REQUIRED WORK ▸
Quote word for word from the line holding "In the photograph, does" to the last line below, including both, and omit any pictures.

******************************

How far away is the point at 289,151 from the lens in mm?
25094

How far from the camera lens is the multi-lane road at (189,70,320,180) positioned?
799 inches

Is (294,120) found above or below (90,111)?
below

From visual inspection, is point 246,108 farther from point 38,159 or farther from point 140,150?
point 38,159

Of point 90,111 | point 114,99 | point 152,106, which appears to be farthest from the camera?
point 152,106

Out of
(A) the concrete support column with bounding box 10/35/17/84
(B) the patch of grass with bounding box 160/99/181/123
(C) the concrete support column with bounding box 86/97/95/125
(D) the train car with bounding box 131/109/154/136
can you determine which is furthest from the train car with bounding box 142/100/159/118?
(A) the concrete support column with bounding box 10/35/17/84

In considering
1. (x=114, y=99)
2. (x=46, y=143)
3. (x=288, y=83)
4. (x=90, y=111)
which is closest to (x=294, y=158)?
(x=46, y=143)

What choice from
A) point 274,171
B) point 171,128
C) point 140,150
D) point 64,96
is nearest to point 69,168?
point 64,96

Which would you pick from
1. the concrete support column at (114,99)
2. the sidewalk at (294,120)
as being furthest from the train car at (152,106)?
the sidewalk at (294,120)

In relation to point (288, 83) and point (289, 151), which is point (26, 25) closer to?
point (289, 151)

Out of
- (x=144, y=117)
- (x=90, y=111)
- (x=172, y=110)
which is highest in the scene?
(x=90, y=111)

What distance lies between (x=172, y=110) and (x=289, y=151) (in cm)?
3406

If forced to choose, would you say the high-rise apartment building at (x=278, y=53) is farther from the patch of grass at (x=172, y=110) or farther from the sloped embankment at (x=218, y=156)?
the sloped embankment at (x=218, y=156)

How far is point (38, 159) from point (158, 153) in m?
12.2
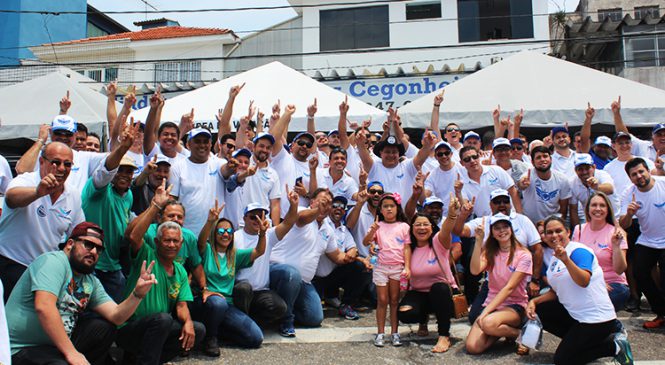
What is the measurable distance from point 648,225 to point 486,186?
1.80 meters

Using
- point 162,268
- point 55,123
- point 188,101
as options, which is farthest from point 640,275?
point 188,101

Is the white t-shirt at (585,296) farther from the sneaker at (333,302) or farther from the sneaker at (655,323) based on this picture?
the sneaker at (333,302)

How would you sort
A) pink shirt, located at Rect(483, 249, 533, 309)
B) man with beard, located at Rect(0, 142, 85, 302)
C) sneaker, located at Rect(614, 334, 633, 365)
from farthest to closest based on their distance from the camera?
1. pink shirt, located at Rect(483, 249, 533, 309)
2. sneaker, located at Rect(614, 334, 633, 365)
3. man with beard, located at Rect(0, 142, 85, 302)

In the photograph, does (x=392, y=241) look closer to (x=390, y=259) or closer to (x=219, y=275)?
(x=390, y=259)

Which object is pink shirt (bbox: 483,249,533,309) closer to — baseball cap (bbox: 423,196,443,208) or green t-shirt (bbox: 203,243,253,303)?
baseball cap (bbox: 423,196,443,208)

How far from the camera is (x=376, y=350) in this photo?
5.26 metres

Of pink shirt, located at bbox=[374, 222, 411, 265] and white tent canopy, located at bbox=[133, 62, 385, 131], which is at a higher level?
white tent canopy, located at bbox=[133, 62, 385, 131]

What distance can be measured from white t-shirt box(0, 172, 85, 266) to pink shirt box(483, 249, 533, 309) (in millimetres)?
3991

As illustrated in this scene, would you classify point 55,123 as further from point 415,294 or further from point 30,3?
point 30,3

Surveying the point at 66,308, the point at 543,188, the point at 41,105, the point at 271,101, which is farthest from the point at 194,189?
the point at 41,105

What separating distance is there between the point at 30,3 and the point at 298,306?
103 ft

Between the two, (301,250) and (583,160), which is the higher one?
(583,160)

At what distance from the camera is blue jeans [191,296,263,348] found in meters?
5.13

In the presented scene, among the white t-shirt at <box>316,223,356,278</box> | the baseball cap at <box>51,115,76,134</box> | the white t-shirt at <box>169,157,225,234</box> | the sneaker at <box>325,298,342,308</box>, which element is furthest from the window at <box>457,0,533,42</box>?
the baseball cap at <box>51,115,76,134</box>
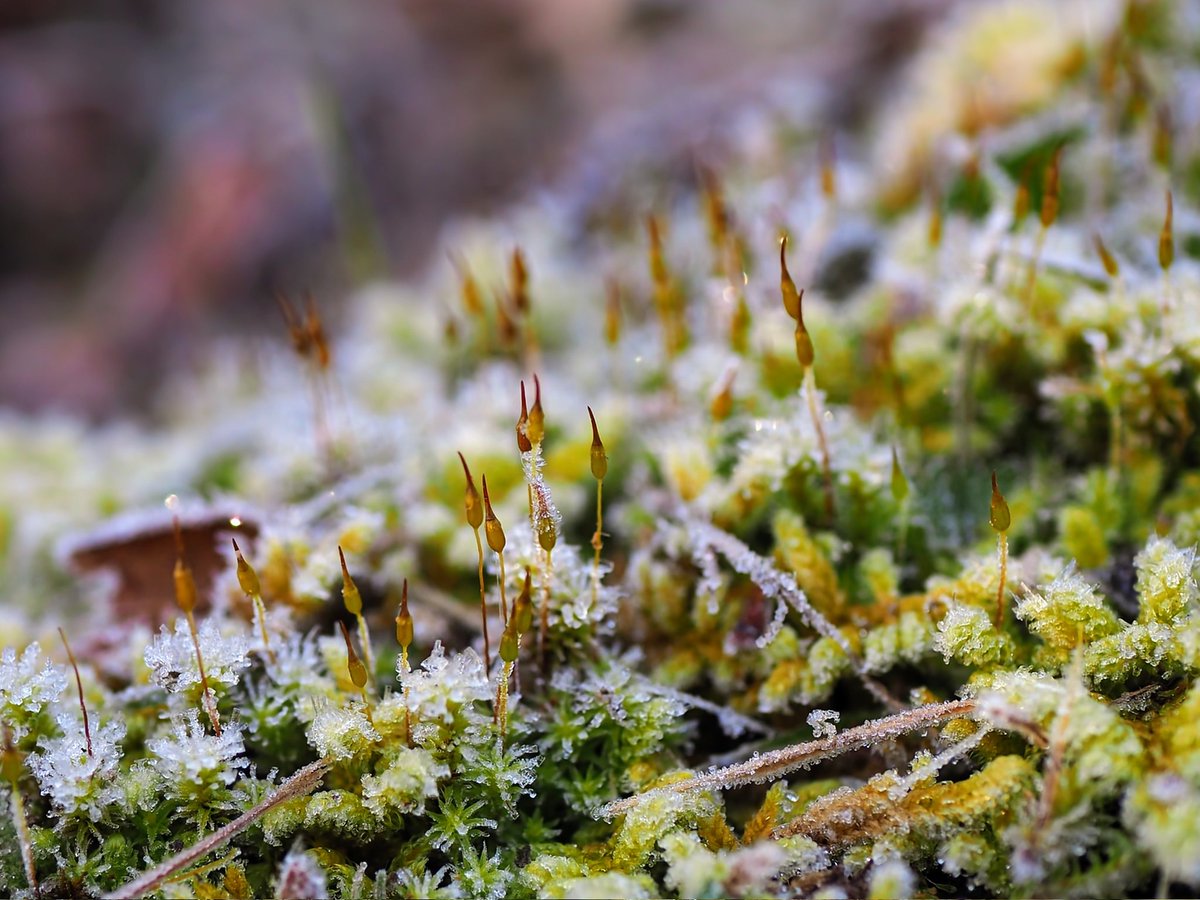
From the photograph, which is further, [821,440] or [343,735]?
[821,440]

******************************

THE ANSWER ▸
In the photograph, does (x=392, y=241) look closer to (x=390, y=259) or closer to (x=219, y=275)?
(x=390, y=259)

Which object is pink shirt (bbox: 483,249,533,309) closer to — baseball cap (bbox: 423,196,443,208) or green t-shirt (bbox: 203,243,253,303)?
baseball cap (bbox: 423,196,443,208)

How far from the camera is (x=376, y=350) in this photo?
5.26 metres

Of pink shirt, located at bbox=[374, 222, 411, 265] and white tent canopy, located at bbox=[133, 62, 385, 131], which is at a higher level?
white tent canopy, located at bbox=[133, 62, 385, 131]

What distance can be measured from white t-shirt box(0, 172, 85, 266) to pink shirt box(483, 249, 533, 309) (in millimetres)?
3991

As illustrated in this scene, would you classify point 55,123 as further from point 415,294 or further from point 30,3?
point 30,3

Surveying the point at 66,308, the point at 543,188, the point at 41,105, the point at 271,101, which is farthest from the point at 194,189?
the point at 41,105

What separating distance is there between the point at 30,3 and the point at 298,306?
103 ft

Between the two, (301,250) and (583,160), which is the higher one?
(583,160)

At what distance from the camera is blue jeans [191,296,263,348] found in meters?
5.13

In the presented scene, among the white t-shirt at <box>316,223,356,278</box> | the baseball cap at <box>51,115,76,134</box> | the white t-shirt at <box>169,157,225,234</box> | the sneaker at <box>325,298,342,308</box>, which element is furthest from the window at <box>457,0,533,42</box>?
the baseball cap at <box>51,115,76,134</box>
From the photograph, which is further, [821,440] or [343,735]?
[821,440]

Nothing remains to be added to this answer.